-- START OF Raw records --

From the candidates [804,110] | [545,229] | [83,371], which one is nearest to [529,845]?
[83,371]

-- END OF Raw records --
-- START OF Raw records --

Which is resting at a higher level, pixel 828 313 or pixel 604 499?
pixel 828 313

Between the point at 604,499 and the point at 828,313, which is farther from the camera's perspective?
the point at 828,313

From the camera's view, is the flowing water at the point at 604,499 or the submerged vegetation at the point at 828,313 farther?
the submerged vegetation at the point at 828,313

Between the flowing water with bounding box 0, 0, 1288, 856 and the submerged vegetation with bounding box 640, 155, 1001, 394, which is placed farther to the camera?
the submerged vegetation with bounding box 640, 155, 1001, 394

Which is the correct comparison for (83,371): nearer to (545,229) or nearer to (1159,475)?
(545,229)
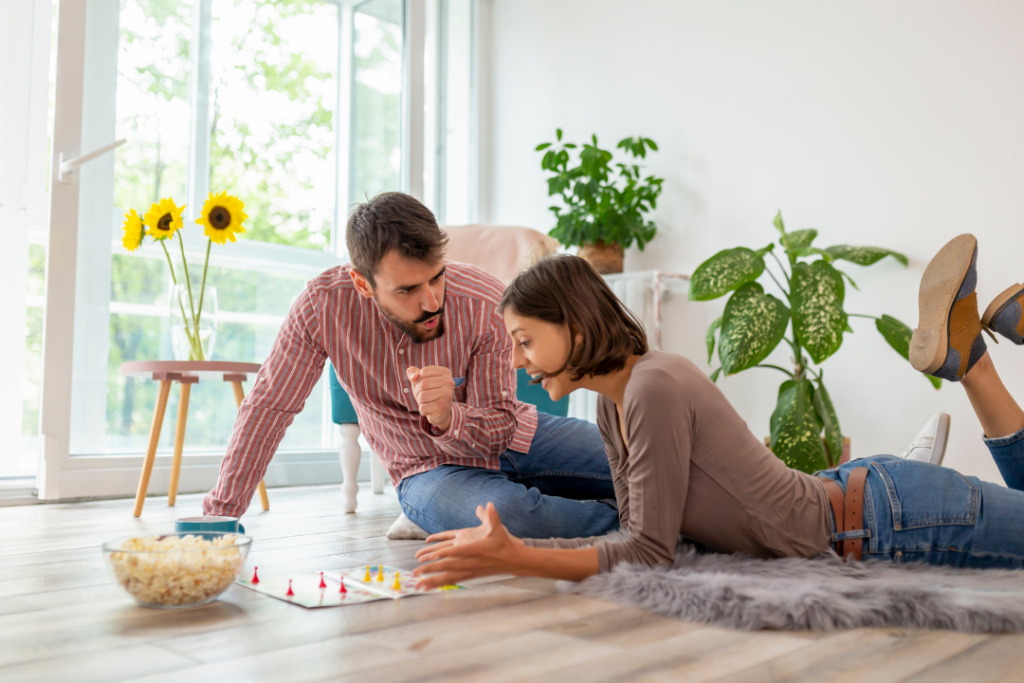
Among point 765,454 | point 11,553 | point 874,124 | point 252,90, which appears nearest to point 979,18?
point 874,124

-- END OF Raw records --

### What this task involves
How many lines in the data above contain the word "nearest"? Reply with the number only.

### Task result
2